Devenir taxi ambulancier : formation, convention et statut (2026)
- Qu’est-ce que le métier de taxi-ambulance ?
- Faut-il un diplôme médical pour devenir taxi ambulance ?
- Quelles sont les conditions pour devenir taxi conventionné ?
- Comment se former pour devenir taxi ambulance ?
- Comment obtenir les agréments pour exercer la profession de taxi ambulancier ?
- Comment devenir taxi-ambulance à son compte ?
- Quelle est la rémunération d’un taxi conventionné ?
- Quelles obligations pour exercer en taxi conventionné indépendant ?
- Comment développer son activité de taxi-ambulance ?
- FAQ
- Le métier de taxi-ambulance n’existe pas en tant que tel, mais il renvoie le plus souvent à celui de taxi conventionné.
- Le taxi conventionné signe une convention avec la CPAM afin de transporter des patients pouvant bénéficier d’un remboursement de leurs frais de déplacement.
- Vous pouvez exercer cette activité sous différents statuts, notamment l’entreprise individuelle, la SASU ou l’EURL.
- En pratique, vous pouvez percevoir une rémunération moyenne comprise entre 1.700 euros et 2.000 € nets, avec des revenus pouvant atteindre 3.000 €.
Vous envisagez de devenir taxi-ambulancier ? En réalité, ce terme désigne le métier de taxi conventionné. Concrètement, vous assurez le transport de patients dont les trajets sont remboursés par la CPAM, sans disposer de diplôme médical. Cette activité implique des obligations et des formalités spécifiques, notamment parce qu’elle combine transport de voyageurs et transport de personnes malades. Ce guide fait le point sur ce que vous devez savoir pour créer votre entreprise et exercer dans un cadre sécurisé.
Qu’est-ce que le métier de taxi-ambulance ?
Définition du terme taxi-ambulance
Le terme de taxi-ambulance n’existe pas de façon officielle. En pratique, il est couramment employé pour désigner le taxi conventionné. Il s’agit d’un taxi classique ayant signé une convention avec la CPAM, lui permettant d’assurer le transport de patients sur prescription médicale. En tant que chauffeur, vous conduisez des patients autonomes ou semi-autonomes en position assise vers leur lieu de rendez-vous médical (médecin, clinique, hôpital, centre de soin). Vous pouvez être amené à transporter plusieurs personnes à la fois, dans le respect des règles définies par la convention-cadre issue de la décision du 13 février 2025.
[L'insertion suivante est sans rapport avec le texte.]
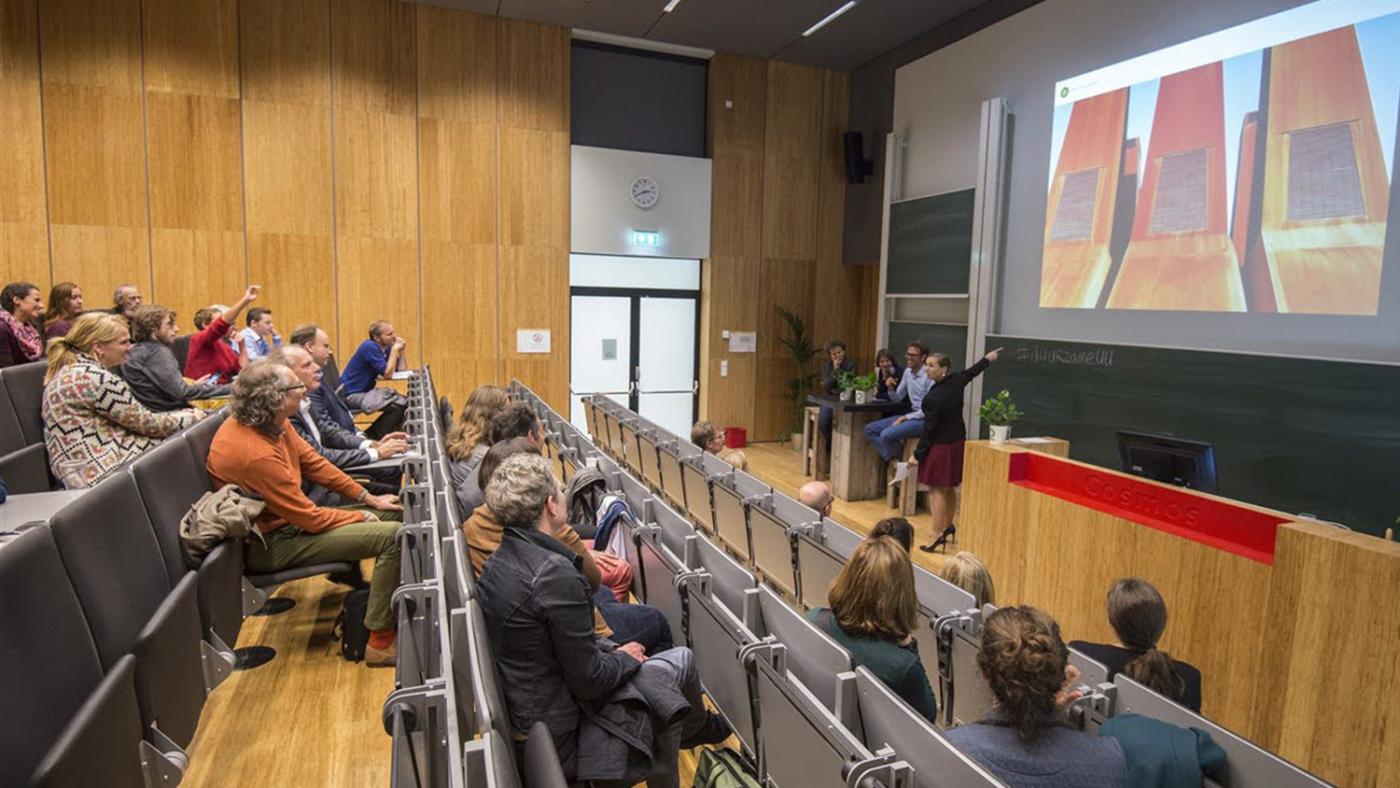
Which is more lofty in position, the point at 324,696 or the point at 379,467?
the point at 379,467

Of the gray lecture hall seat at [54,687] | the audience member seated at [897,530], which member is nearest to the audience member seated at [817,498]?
the audience member seated at [897,530]

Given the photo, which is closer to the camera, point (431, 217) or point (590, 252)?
point (431, 217)

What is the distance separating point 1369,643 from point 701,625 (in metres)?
2.19

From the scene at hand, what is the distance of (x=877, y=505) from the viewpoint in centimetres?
717

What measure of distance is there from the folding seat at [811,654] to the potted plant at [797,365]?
302 inches

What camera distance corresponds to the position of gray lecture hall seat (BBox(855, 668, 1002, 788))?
5.06 ft

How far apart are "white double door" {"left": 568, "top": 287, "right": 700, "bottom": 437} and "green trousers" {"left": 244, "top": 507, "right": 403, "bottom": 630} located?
640 cm

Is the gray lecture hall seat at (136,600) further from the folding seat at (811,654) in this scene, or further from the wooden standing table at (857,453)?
the wooden standing table at (857,453)

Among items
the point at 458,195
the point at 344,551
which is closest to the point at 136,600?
the point at 344,551

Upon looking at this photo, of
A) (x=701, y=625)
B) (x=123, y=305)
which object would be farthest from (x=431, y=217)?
(x=701, y=625)

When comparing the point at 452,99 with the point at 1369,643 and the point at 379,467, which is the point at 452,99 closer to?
the point at 379,467

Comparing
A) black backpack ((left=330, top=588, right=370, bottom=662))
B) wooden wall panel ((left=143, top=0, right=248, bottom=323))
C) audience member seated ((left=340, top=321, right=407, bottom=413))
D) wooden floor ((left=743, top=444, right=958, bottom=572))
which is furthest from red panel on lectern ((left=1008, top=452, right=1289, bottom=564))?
wooden wall panel ((left=143, top=0, right=248, bottom=323))

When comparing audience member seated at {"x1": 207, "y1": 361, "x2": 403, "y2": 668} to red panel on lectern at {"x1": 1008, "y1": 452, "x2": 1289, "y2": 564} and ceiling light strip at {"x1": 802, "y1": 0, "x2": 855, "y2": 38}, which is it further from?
ceiling light strip at {"x1": 802, "y1": 0, "x2": 855, "y2": 38}

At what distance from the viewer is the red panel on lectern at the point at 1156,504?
310 centimetres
Les patients peuvent faire appel à vous sur ordonnance médicale et obtenir une prise en charge de leurs frais de déplacement, conformément à l’article L322-5 du Code de la Sécurité sociale. Cela concerne certains soins médicaux spécifiques : les séances de radiothérapie, les soins médicaux de réadaptation, les traitements médicamenteux systémiques du cancer, ou encore toute séance, soin ou traitement faisant l’objet d’une hospitalisation de jour.
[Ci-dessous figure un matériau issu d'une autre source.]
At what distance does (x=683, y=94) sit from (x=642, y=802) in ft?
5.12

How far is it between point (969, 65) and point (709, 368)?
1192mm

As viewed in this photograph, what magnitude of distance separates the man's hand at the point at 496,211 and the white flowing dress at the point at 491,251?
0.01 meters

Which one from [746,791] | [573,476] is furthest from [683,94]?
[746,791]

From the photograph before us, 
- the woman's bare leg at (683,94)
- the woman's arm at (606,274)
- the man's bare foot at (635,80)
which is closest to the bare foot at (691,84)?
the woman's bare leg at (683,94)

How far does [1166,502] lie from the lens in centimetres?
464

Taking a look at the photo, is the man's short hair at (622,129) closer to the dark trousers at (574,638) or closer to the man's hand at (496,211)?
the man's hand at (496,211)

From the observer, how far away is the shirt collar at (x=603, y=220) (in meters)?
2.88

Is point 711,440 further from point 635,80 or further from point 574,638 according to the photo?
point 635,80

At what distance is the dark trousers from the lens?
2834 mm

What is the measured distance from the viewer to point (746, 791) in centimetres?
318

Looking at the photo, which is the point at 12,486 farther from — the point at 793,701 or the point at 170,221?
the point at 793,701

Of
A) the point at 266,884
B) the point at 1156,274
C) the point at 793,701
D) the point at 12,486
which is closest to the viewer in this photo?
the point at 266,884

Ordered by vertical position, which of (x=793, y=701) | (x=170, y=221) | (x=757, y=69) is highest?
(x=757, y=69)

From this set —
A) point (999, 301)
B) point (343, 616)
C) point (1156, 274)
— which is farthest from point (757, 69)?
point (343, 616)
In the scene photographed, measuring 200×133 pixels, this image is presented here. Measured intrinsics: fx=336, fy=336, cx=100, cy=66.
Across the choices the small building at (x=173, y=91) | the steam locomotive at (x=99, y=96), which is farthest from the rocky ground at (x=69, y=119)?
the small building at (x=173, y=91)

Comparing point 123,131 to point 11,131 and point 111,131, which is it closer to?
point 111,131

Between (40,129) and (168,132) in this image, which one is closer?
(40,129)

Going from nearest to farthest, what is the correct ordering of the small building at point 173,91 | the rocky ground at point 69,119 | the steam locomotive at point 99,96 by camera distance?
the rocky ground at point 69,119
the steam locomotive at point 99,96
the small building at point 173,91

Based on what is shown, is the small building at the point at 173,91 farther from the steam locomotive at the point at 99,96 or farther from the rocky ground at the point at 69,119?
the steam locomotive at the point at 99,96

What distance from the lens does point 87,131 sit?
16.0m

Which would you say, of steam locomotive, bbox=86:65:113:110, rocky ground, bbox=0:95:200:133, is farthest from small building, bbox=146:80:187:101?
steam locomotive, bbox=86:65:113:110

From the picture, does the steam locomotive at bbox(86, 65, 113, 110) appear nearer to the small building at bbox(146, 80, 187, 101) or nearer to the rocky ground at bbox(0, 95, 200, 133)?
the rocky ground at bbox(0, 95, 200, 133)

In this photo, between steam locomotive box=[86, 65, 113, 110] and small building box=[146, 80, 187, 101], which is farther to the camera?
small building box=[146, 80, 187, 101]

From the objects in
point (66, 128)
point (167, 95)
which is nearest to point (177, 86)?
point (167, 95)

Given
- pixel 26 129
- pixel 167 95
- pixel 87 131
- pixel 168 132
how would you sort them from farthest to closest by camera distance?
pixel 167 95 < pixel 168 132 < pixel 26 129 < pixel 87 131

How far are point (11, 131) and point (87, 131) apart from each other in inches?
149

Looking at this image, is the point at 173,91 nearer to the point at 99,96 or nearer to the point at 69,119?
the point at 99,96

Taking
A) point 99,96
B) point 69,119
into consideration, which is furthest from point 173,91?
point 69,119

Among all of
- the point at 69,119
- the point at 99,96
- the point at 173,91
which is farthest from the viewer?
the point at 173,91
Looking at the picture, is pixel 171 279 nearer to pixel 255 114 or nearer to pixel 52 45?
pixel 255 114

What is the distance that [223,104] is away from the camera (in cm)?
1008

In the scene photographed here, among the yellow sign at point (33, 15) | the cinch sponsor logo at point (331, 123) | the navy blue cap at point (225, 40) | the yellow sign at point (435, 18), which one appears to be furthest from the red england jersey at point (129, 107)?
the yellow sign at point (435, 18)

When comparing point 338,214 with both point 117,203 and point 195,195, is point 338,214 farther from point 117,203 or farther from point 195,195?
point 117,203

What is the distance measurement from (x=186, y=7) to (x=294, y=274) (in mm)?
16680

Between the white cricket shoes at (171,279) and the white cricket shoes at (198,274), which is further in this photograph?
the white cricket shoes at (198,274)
Les missions du taxi conventionné
Concrètement, vos missions ne se limitent pas à la conduite. Vous assurez le transport des patients, vous échangez avec les équipes médicales à l’arrivée, vous organisez vos trajets dans le respect des règles de la CPAM, vous gérez les démarches administratives liées au remboursement et vous veillez à l’entretien de votre véhicule.
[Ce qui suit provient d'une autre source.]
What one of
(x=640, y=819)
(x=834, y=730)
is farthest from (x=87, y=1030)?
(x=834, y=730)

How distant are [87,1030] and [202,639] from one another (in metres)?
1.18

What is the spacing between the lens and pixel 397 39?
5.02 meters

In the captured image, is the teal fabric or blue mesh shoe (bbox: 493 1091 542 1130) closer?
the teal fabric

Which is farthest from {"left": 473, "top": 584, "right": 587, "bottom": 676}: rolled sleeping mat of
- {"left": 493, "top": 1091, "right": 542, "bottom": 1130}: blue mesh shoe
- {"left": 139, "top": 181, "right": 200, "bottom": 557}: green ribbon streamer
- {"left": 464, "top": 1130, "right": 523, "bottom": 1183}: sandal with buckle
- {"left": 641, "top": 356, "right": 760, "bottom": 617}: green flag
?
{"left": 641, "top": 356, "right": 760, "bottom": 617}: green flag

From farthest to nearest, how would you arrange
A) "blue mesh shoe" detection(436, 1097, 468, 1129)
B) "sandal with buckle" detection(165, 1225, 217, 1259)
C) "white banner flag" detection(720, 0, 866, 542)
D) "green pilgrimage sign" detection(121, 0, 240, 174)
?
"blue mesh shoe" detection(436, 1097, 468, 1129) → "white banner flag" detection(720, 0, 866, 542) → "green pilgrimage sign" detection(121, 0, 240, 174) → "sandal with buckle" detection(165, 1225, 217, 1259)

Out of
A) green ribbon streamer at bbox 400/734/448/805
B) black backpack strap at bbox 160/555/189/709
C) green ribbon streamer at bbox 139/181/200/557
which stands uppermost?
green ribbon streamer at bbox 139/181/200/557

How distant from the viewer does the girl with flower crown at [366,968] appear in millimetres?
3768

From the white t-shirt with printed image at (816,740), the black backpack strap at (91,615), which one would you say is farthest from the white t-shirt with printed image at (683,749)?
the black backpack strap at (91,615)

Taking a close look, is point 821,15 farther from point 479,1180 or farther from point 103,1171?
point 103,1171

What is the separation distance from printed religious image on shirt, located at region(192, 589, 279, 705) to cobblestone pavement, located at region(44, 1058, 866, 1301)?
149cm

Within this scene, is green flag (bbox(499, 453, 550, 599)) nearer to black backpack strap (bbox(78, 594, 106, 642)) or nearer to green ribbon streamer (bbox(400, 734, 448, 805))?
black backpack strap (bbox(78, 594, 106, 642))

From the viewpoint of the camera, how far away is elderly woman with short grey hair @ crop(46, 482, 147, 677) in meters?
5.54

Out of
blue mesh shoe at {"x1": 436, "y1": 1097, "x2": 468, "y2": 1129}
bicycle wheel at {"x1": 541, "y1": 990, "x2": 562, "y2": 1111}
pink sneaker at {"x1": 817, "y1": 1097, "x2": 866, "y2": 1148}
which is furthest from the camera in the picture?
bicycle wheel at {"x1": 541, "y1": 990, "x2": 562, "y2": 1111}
Vous exercez donc une activité mixte avec d’une part le transport de voyageurs classique et d’autre part le transport médical. En pratique, les courses médicalisées présentent plusieurs avantages, car elles vous permettent d’anticiper votre planning. De plus, elles ont majoritairement lieu en journée, et permettent de fidéliser une clientèle régulière. Par ailleurs, grâce au tiers payant, les frais sont directement pris en charge par la CPAM, ce qui sécurise vos encaissements. Au-delà de l’aspect économique, cette activité apporte également un véritable sentiment d’utilité sociale.
Différences entre taxi conventionné, ambulance et VSL
Le taxi conventionné, l’ambulance et le transport en VSL (véhicule sanitaire léger) sont trois moyens de transport de patients pouvant être pris en charge par l’Assurance maladie. En revanche, leurs usages et leurs contraintes diffèrent clairement :
- Le taxi conventionné est un taxi traditionnel qui a signé une convention avec la CPAM. Il amène des patients autonomes ou semi-autonomes en position assise. Ce sont des personnes qui ne nécessitent pas de soin au cours de leur transport. Vous devez simplement disposer du matériel de base, comme une trousse de secours, mais vous n’assumez aucune surveillance médicale.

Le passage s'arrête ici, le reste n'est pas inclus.